Château de Fontenille
Now, fast forward 20 years later – I am sitting in a Manhattan restaurant with Stéphane Defraine, owner and winemaker of Château de Fontenille in Bordeaux. Stéphane owned his own winery, Château de Fontenille since 1989, and he previously had worked for other Châteaux in Bordeaux for many years. He had a huge smile – beaming with excitement – during our entire lunch as we tasted his wines and discussed his winery. I was so taken aback by his enthusiasm, especially since he had been in the business for so long. Then when I mentioned that I was so happy to see Bordelaise wines with so much spirit and beauty at such an accessible price, around $15, coming into the US, he said that yes, he was just as thrilled if not more… many like himself who decided to have their own winery could never even be considered for the US export market.
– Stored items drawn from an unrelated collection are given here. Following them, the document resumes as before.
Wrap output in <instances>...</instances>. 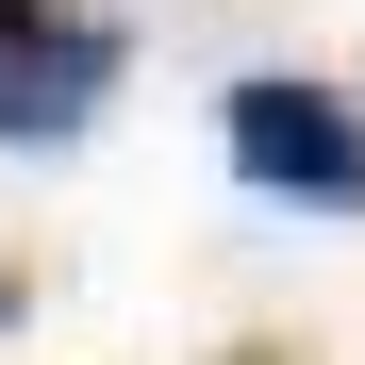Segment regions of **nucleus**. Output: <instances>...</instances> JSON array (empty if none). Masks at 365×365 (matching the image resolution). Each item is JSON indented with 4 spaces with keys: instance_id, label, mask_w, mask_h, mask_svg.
<instances>
[{
    "instance_id": "nucleus-1",
    "label": "nucleus",
    "mask_w": 365,
    "mask_h": 365,
    "mask_svg": "<svg viewBox=\"0 0 365 365\" xmlns=\"http://www.w3.org/2000/svg\"><path fill=\"white\" fill-rule=\"evenodd\" d=\"M216 133H232V166H250L266 200H299V216H365V100H349V83L250 67V83L216 100Z\"/></svg>"
},
{
    "instance_id": "nucleus-2",
    "label": "nucleus",
    "mask_w": 365,
    "mask_h": 365,
    "mask_svg": "<svg viewBox=\"0 0 365 365\" xmlns=\"http://www.w3.org/2000/svg\"><path fill=\"white\" fill-rule=\"evenodd\" d=\"M116 67H133V34H116V17H50V34L17 50V83H0V150H67L83 116L116 100Z\"/></svg>"
},
{
    "instance_id": "nucleus-3",
    "label": "nucleus",
    "mask_w": 365,
    "mask_h": 365,
    "mask_svg": "<svg viewBox=\"0 0 365 365\" xmlns=\"http://www.w3.org/2000/svg\"><path fill=\"white\" fill-rule=\"evenodd\" d=\"M50 34V0H0V83H17V50Z\"/></svg>"
},
{
    "instance_id": "nucleus-4",
    "label": "nucleus",
    "mask_w": 365,
    "mask_h": 365,
    "mask_svg": "<svg viewBox=\"0 0 365 365\" xmlns=\"http://www.w3.org/2000/svg\"><path fill=\"white\" fill-rule=\"evenodd\" d=\"M0 316H17V282H0Z\"/></svg>"
},
{
    "instance_id": "nucleus-5",
    "label": "nucleus",
    "mask_w": 365,
    "mask_h": 365,
    "mask_svg": "<svg viewBox=\"0 0 365 365\" xmlns=\"http://www.w3.org/2000/svg\"><path fill=\"white\" fill-rule=\"evenodd\" d=\"M250 365H282V349H250Z\"/></svg>"
}]
</instances>
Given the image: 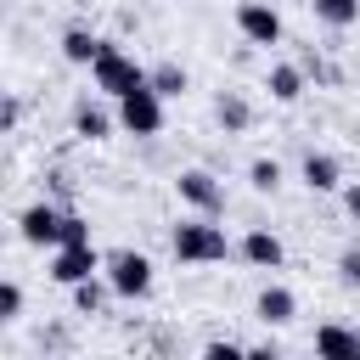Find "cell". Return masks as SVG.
Here are the masks:
<instances>
[{"label": "cell", "mask_w": 360, "mask_h": 360, "mask_svg": "<svg viewBox=\"0 0 360 360\" xmlns=\"http://www.w3.org/2000/svg\"><path fill=\"white\" fill-rule=\"evenodd\" d=\"M236 253L253 264V270H281V259H287V248H281V236L276 231H264V225H253L242 242H236Z\"/></svg>", "instance_id": "9"}, {"label": "cell", "mask_w": 360, "mask_h": 360, "mask_svg": "<svg viewBox=\"0 0 360 360\" xmlns=\"http://www.w3.org/2000/svg\"><path fill=\"white\" fill-rule=\"evenodd\" d=\"M309 6L326 28H354L360 22V0H309Z\"/></svg>", "instance_id": "19"}, {"label": "cell", "mask_w": 360, "mask_h": 360, "mask_svg": "<svg viewBox=\"0 0 360 360\" xmlns=\"http://www.w3.org/2000/svg\"><path fill=\"white\" fill-rule=\"evenodd\" d=\"M343 208H349V219L360 225V186H343Z\"/></svg>", "instance_id": "25"}, {"label": "cell", "mask_w": 360, "mask_h": 360, "mask_svg": "<svg viewBox=\"0 0 360 360\" xmlns=\"http://www.w3.org/2000/svg\"><path fill=\"white\" fill-rule=\"evenodd\" d=\"M338 281L343 287H360V248H343L338 253Z\"/></svg>", "instance_id": "22"}, {"label": "cell", "mask_w": 360, "mask_h": 360, "mask_svg": "<svg viewBox=\"0 0 360 360\" xmlns=\"http://www.w3.org/2000/svg\"><path fill=\"white\" fill-rule=\"evenodd\" d=\"M101 270H107V253H96V242H62V248H51V281L56 287H79V281H90Z\"/></svg>", "instance_id": "4"}, {"label": "cell", "mask_w": 360, "mask_h": 360, "mask_svg": "<svg viewBox=\"0 0 360 360\" xmlns=\"http://www.w3.org/2000/svg\"><path fill=\"white\" fill-rule=\"evenodd\" d=\"M17 236H22L28 248H56V242H62V208L28 202V208L17 214Z\"/></svg>", "instance_id": "7"}, {"label": "cell", "mask_w": 360, "mask_h": 360, "mask_svg": "<svg viewBox=\"0 0 360 360\" xmlns=\"http://www.w3.org/2000/svg\"><path fill=\"white\" fill-rule=\"evenodd\" d=\"M202 354H208V360H225V354H248V349H242V343H231V338H225V343H208V349H202Z\"/></svg>", "instance_id": "24"}, {"label": "cell", "mask_w": 360, "mask_h": 360, "mask_svg": "<svg viewBox=\"0 0 360 360\" xmlns=\"http://www.w3.org/2000/svg\"><path fill=\"white\" fill-rule=\"evenodd\" d=\"M118 129H129L135 141L163 135V96H158L152 84H141V90H129V96H118Z\"/></svg>", "instance_id": "3"}, {"label": "cell", "mask_w": 360, "mask_h": 360, "mask_svg": "<svg viewBox=\"0 0 360 360\" xmlns=\"http://www.w3.org/2000/svg\"><path fill=\"white\" fill-rule=\"evenodd\" d=\"M146 84H152L163 101H174V96H186V84H191V79H186V68H180V62H158V68H146Z\"/></svg>", "instance_id": "17"}, {"label": "cell", "mask_w": 360, "mask_h": 360, "mask_svg": "<svg viewBox=\"0 0 360 360\" xmlns=\"http://www.w3.org/2000/svg\"><path fill=\"white\" fill-rule=\"evenodd\" d=\"M112 124H118V112H107V107H96V101H79V107H73V135H79V141H107Z\"/></svg>", "instance_id": "11"}, {"label": "cell", "mask_w": 360, "mask_h": 360, "mask_svg": "<svg viewBox=\"0 0 360 360\" xmlns=\"http://www.w3.org/2000/svg\"><path fill=\"white\" fill-rule=\"evenodd\" d=\"M62 242H90V225L79 219V214H62ZM56 242V248H62Z\"/></svg>", "instance_id": "23"}, {"label": "cell", "mask_w": 360, "mask_h": 360, "mask_svg": "<svg viewBox=\"0 0 360 360\" xmlns=\"http://www.w3.org/2000/svg\"><path fill=\"white\" fill-rule=\"evenodd\" d=\"M90 79H96V90H101V96H112V101H118V96H129V90H141V84H146V68H141L129 51H118V45L107 39V45H101V56L90 62Z\"/></svg>", "instance_id": "2"}, {"label": "cell", "mask_w": 360, "mask_h": 360, "mask_svg": "<svg viewBox=\"0 0 360 360\" xmlns=\"http://www.w3.org/2000/svg\"><path fill=\"white\" fill-rule=\"evenodd\" d=\"M174 191H180V202H186L191 214H225V186H219L208 169H186V174L174 180Z\"/></svg>", "instance_id": "6"}, {"label": "cell", "mask_w": 360, "mask_h": 360, "mask_svg": "<svg viewBox=\"0 0 360 360\" xmlns=\"http://www.w3.org/2000/svg\"><path fill=\"white\" fill-rule=\"evenodd\" d=\"M169 253L180 264H219L231 253V236L214 225V214H197V219H180L169 231Z\"/></svg>", "instance_id": "1"}, {"label": "cell", "mask_w": 360, "mask_h": 360, "mask_svg": "<svg viewBox=\"0 0 360 360\" xmlns=\"http://www.w3.org/2000/svg\"><path fill=\"white\" fill-rule=\"evenodd\" d=\"M214 118H219V129H225V135H242V129L253 124V107H248V96H242V90H219Z\"/></svg>", "instance_id": "12"}, {"label": "cell", "mask_w": 360, "mask_h": 360, "mask_svg": "<svg viewBox=\"0 0 360 360\" xmlns=\"http://www.w3.org/2000/svg\"><path fill=\"white\" fill-rule=\"evenodd\" d=\"M253 315L264 321V326H287L292 315H298V298H292V287H281V281H270L259 298H253Z\"/></svg>", "instance_id": "10"}, {"label": "cell", "mask_w": 360, "mask_h": 360, "mask_svg": "<svg viewBox=\"0 0 360 360\" xmlns=\"http://www.w3.org/2000/svg\"><path fill=\"white\" fill-rule=\"evenodd\" d=\"M264 90H270V101H298V96H304V68H292V62L270 68Z\"/></svg>", "instance_id": "18"}, {"label": "cell", "mask_w": 360, "mask_h": 360, "mask_svg": "<svg viewBox=\"0 0 360 360\" xmlns=\"http://www.w3.org/2000/svg\"><path fill=\"white\" fill-rule=\"evenodd\" d=\"M17 118H22V107H17V101H6V107H0V124H6V129H17Z\"/></svg>", "instance_id": "26"}, {"label": "cell", "mask_w": 360, "mask_h": 360, "mask_svg": "<svg viewBox=\"0 0 360 360\" xmlns=\"http://www.w3.org/2000/svg\"><path fill=\"white\" fill-rule=\"evenodd\" d=\"M101 276L112 281L118 298H146V292H152V259H146L141 248H112Z\"/></svg>", "instance_id": "5"}, {"label": "cell", "mask_w": 360, "mask_h": 360, "mask_svg": "<svg viewBox=\"0 0 360 360\" xmlns=\"http://www.w3.org/2000/svg\"><path fill=\"white\" fill-rule=\"evenodd\" d=\"M248 186H253V191H276V186H281V163H276V158H253V163H248Z\"/></svg>", "instance_id": "20"}, {"label": "cell", "mask_w": 360, "mask_h": 360, "mask_svg": "<svg viewBox=\"0 0 360 360\" xmlns=\"http://www.w3.org/2000/svg\"><path fill=\"white\" fill-rule=\"evenodd\" d=\"M22 315V287L17 281H0V326H11Z\"/></svg>", "instance_id": "21"}, {"label": "cell", "mask_w": 360, "mask_h": 360, "mask_svg": "<svg viewBox=\"0 0 360 360\" xmlns=\"http://www.w3.org/2000/svg\"><path fill=\"white\" fill-rule=\"evenodd\" d=\"M315 354L360 360V332H349V326H315Z\"/></svg>", "instance_id": "13"}, {"label": "cell", "mask_w": 360, "mask_h": 360, "mask_svg": "<svg viewBox=\"0 0 360 360\" xmlns=\"http://www.w3.org/2000/svg\"><path fill=\"white\" fill-rule=\"evenodd\" d=\"M304 186H309V191H338V186H343L338 158H332V152H309V158H304Z\"/></svg>", "instance_id": "14"}, {"label": "cell", "mask_w": 360, "mask_h": 360, "mask_svg": "<svg viewBox=\"0 0 360 360\" xmlns=\"http://www.w3.org/2000/svg\"><path fill=\"white\" fill-rule=\"evenodd\" d=\"M107 298H118L107 276H90V281H79V287H73V309H79V315H101V309H107Z\"/></svg>", "instance_id": "16"}, {"label": "cell", "mask_w": 360, "mask_h": 360, "mask_svg": "<svg viewBox=\"0 0 360 360\" xmlns=\"http://www.w3.org/2000/svg\"><path fill=\"white\" fill-rule=\"evenodd\" d=\"M101 45H107V39H96L90 28H68V34H62V56H68L73 68H90V62L101 56Z\"/></svg>", "instance_id": "15"}, {"label": "cell", "mask_w": 360, "mask_h": 360, "mask_svg": "<svg viewBox=\"0 0 360 360\" xmlns=\"http://www.w3.org/2000/svg\"><path fill=\"white\" fill-rule=\"evenodd\" d=\"M236 28H242L248 45H276L281 39V11L264 6V0H242L236 6Z\"/></svg>", "instance_id": "8"}]
</instances>
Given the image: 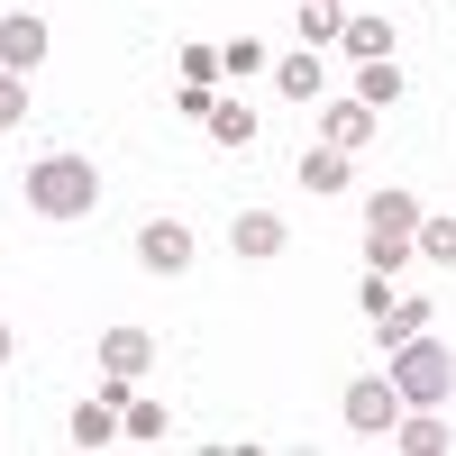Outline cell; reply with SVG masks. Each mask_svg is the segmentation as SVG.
I'll use <instances>...</instances> for the list:
<instances>
[{
	"label": "cell",
	"mask_w": 456,
	"mask_h": 456,
	"mask_svg": "<svg viewBox=\"0 0 456 456\" xmlns=\"http://www.w3.org/2000/svg\"><path fill=\"white\" fill-rule=\"evenodd\" d=\"M165 429H174V420H165V402H137V393H128V411H119V438H137V447H156Z\"/></svg>",
	"instance_id": "2e32d148"
},
{
	"label": "cell",
	"mask_w": 456,
	"mask_h": 456,
	"mask_svg": "<svg viewBox=\"0 0 456 456\" xmlns=\"http://www.w3.org/2000/svg\"><path fill=\"white\" fill-rule=\"evenodd\" d=\"M146 356H156V338H146V329H110V338H101V374H146Z\"/></svg>",
	"instance_id": "30bf717a"
},
{
	"label": "cell",
	"mask_w": 456,
	"mask_h": 456,
	"mask_svg": "<svg viewBox=\"0 0 456 456\" xmlns=\"http://www.w3.org/2000/svg\"><path fill=\"white\" fill-rule=\"evenodd\" d=\"M0 64H10V73L46 64V19H28V10H10V19H0Z\"/></svg>",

There were Bordeaux négociants, aka merchants, who would only consider the top Châteaux for export, and at one time, if the merchants didn’t want to deal with a producer then that producer had no chance.
But he said that nowadays a producer can find an importer directly, and with social media get their name out there. Eventually, it came out that this was his first trip to New York City; he didn’t want it to be known, but I thought it just made everything about him that much more refreshing. I could see a spark in his eye because he had hope that there was a chance… for him… for all the little guys… and at the end of the day, isn’t that what we all just ask for… a little hope?
Tasting Notes of Château de Fontenille Wines Tasted on August 7th, 2017
–2016 Château de Fontenille, Entre-Deux-Mers, White Bordeaux: This impressive $13 White Bordeaux really made my day! A blend of 40% Sauvignon Blanc, 20% Sauvignon Gris, 20% Muscadelle, and 20% Semillon really stands out from many of the other Sauvignon Blanc wines… juicy white peach, good body on the mid-palate with hints of spicy, floral and chalky notes.
–2016 Château de Fontenille, Bordeaux Rosé: A textural, mineral driven rosé from Bordeaux made from a blend of 70% Cabernet Franc, 20% Merlot and 10% Cabernet Sauvignon with a fun, tactile impression on the palate and hints of raspberry fruit and lemon blossom…. and for only $14.
–2014 Château de Fontenille, Cadillac Côtes de Bordeaux, Red Bordeaux: Some of you Bordeaux wine lovers may know Cadillac as a tiny sweet wine producing area close to Sauternes, that makes wines that are relatively lighter and not as expensive as its more famous neighbor. But Cadillac Côtes de Bordeaux encompasses a larger area, still relatively small compared to the entirety of Bordeaux as a region, and produces supple reds with pretty fruit for everyday drinking. This Château de Fontenille is a nice example of a $14 medium-bodied, approachable red Bordeaux with red cherries and only a subtle hint of toast that had plenty of body and texture to hold up to the fried chicken spicy sandwich I had during lunch.